In contrast, Stewart (2001) illustrated a common experience of parents of deaf children—the collective "telling you ... in a frank manner how you ought to be thinking about something, or more to the point, what you should be doing" (p. 181). Stewart reports;
- Deaf children will not learn to speak if you sign to them.
- Learning ASL as a first language is the right of every deaf child.
- You are denying a child's deafness if you give them a cochlear implant.
- A deaf child attending a residential school will grow up and live in a deaf ghetto.
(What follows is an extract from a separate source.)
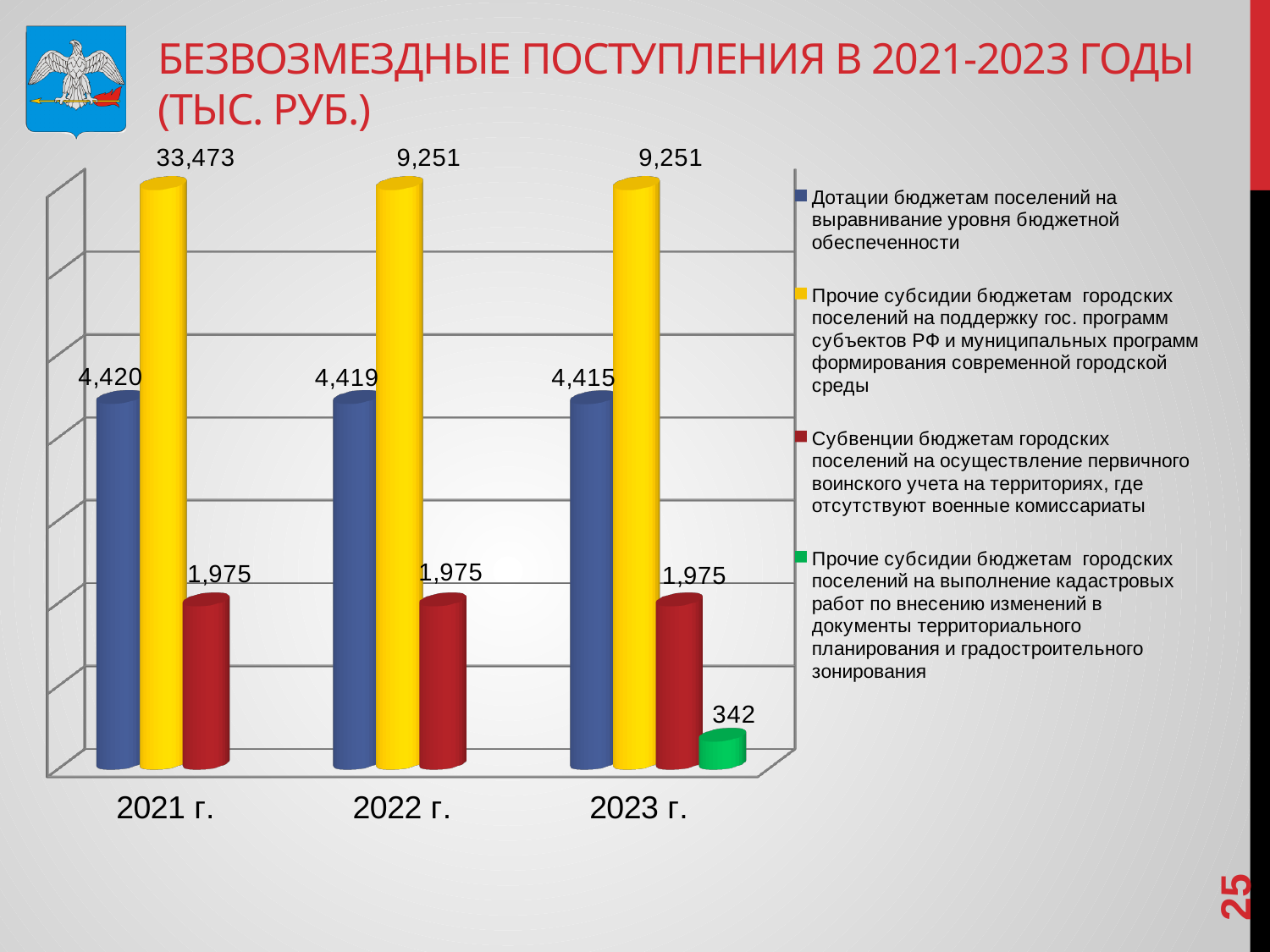
What is the value of the green series (Прочие субсидии ... кадастровых работ) for 2023 г.? 342 What is the value of the yellow series (Прочие субсидии ... формирования современной городской среды) for 2021 г.? 33,473 What kind of chart is shown on the slide? Bar chart Which is larger in 2023 г.: the blue series (Дотации) or the yellow series (Прочие субсидии ... городской среды)? Yellow series (9,251) In which year is the blue series (Дотации бюджетам поселений) lowest? 2023 г. How many years (categories) are shown on the x axis? 3 What is the difference between the blue series value and the red series value in 2021 г.? 2,445 What is the value of the red series (Субвенции бюджетам городских поселений ...) for 2022 г.? 1,975 How many series does the legend list? 4 What is the difference between the yellow series value in 2021 г. and in 2022 г.? 24,222 In which year is the yellow series (Прочие субсидии ... городской среды) highest? 2021 г. What is the value of the blue series (Дотации бюджетам поселений на выравнивание уровня бюджетной обеспеченности) for 2023 г.? 4,415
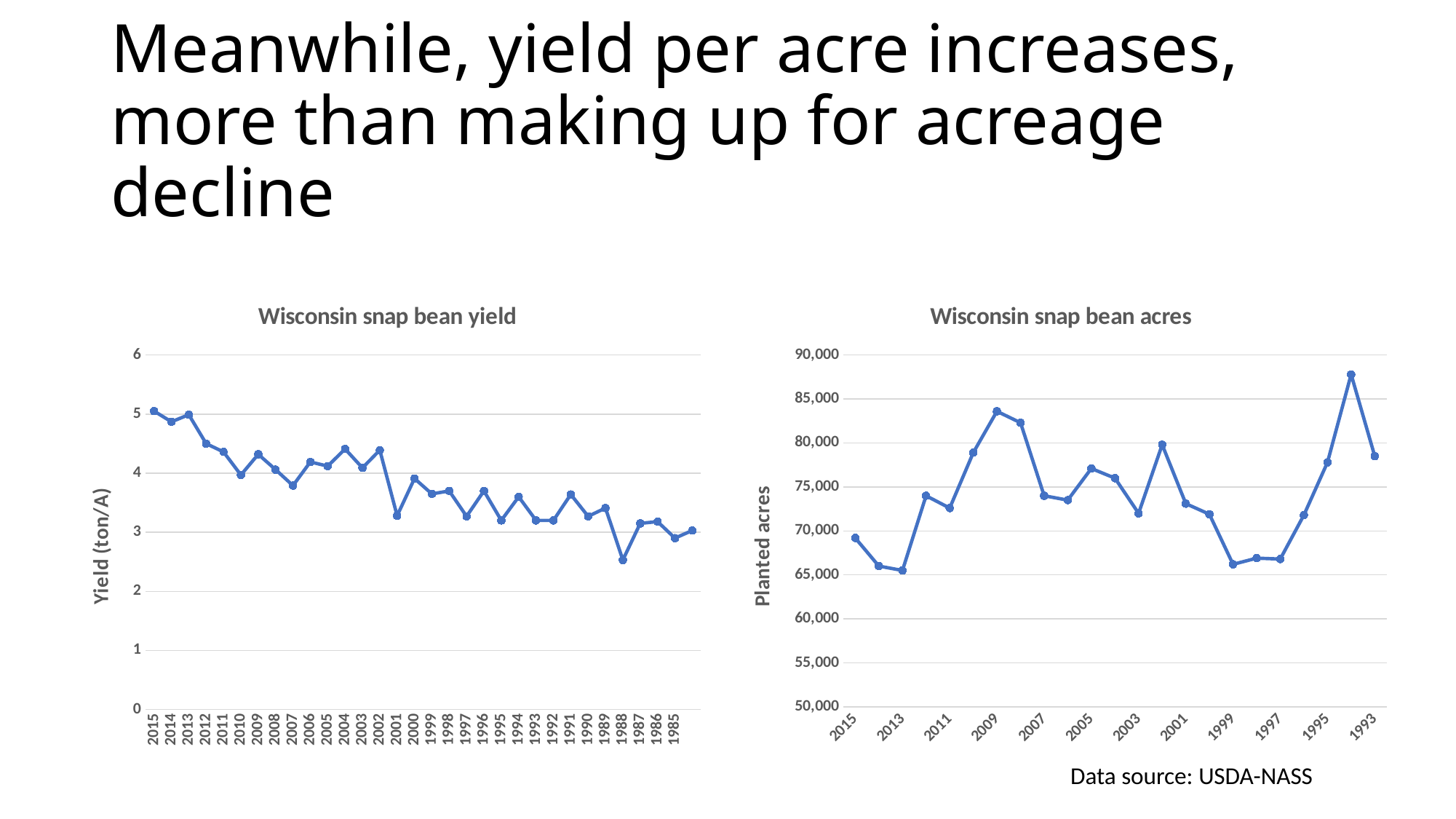
In the "Wisconsin snap bean yield" chart, moving along the x axis from 2015 on the left to 1985 on the right, do the yield values generally rise or fall? fall In the "Wisconsin snap bean yield" chart, which year has the lowest yield? 1988 In the "Wisconsin snap bean yield" chart, how many years are labelled on the x axis? 31 In the "Wisconsin snap bean acres" chart, is the value for 2013 greater or less than 70,000? less In the "Wisconsin snap bean acres" chart, how many data points are plotted? 23 What kind of chart is the "Wisconsin snap bean yield" chart? line chart In the "Wisconsin snap bean yield" chart, is the value for 2004 greater or less than 4? greater In the "Wisconsin snap bean yield" chart, which year has the higher yield, 2015 or 1985? 2015 In the "Wisconsin snap bean yield" chart, is the value for 2001 greater or less than 4? less In the "Wisconsin snap bean acres" chart, which year has the highest planted acres? 1994 What kind of chart is the "Wisconsin snap bean acres" chart? line chart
Obviously there is no factual evidence supporting the finality of these (above) statements. Even if, as Stewart concludes, we accept the speaker's view that some of these statements hold true for a fraction of deaf children "their dogmatic tone leaves little room for discussion of alternative perspectives and consequently for discussions of what exactly teachers should know about how best to teach deaf children" (p. 181).
Conclusion and Summary:
The complexity of ethics, deafness, and education together can be overwhelming. Many ethical pitfalls are possible. To manage, there must be a struggle to keep things simple. In the classic, An Introduction to Ethics J. D. Mabbott simply stated, "The key words in morals are 'good,' 'right,' and 'ought.'" And the linkage between these words is "duty." This simple sentence and follow-up can serve us well. Each of Mabbott's key words can be used effectively for different topics in deafness: Is the choice of this or that language a good one for a specific child and family? Has the right educational program been chosen for a child and the child's family? Are there consequences for making a certain decision or choice of assistive listening equipment that we ought to inform the parents of? Certainly, it is not difficult to link these questions to our professional duty. It would be false to leave the impression that there are simple answers, indeed there are few, but it is possible, through the application of sound basic ethical reasoning.